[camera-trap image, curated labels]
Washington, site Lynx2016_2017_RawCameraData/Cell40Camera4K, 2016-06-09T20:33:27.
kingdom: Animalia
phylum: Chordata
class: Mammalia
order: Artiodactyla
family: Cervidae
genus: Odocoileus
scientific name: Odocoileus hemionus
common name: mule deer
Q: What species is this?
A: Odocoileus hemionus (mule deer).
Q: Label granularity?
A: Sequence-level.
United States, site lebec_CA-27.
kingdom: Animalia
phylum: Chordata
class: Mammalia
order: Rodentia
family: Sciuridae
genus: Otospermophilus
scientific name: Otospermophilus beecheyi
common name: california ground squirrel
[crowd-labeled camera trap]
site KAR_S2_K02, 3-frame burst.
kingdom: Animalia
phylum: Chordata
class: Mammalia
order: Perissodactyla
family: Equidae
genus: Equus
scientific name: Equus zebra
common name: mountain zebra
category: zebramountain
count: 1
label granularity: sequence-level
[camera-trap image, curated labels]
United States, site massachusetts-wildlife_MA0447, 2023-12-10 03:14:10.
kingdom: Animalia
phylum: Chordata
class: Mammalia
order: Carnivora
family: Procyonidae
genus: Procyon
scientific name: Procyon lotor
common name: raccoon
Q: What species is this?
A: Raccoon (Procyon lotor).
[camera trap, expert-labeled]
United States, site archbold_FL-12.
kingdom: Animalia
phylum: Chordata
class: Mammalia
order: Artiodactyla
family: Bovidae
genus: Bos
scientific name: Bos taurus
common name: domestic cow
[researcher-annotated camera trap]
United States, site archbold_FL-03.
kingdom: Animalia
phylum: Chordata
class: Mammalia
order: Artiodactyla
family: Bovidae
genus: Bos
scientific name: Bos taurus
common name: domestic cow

###

(YOUR OBJECTIVE) Check each line above for the word "granularity" and copy every line that has it.

(WRITTEN ANSWER)
Q: Label granularity?
label granularity: sequence-level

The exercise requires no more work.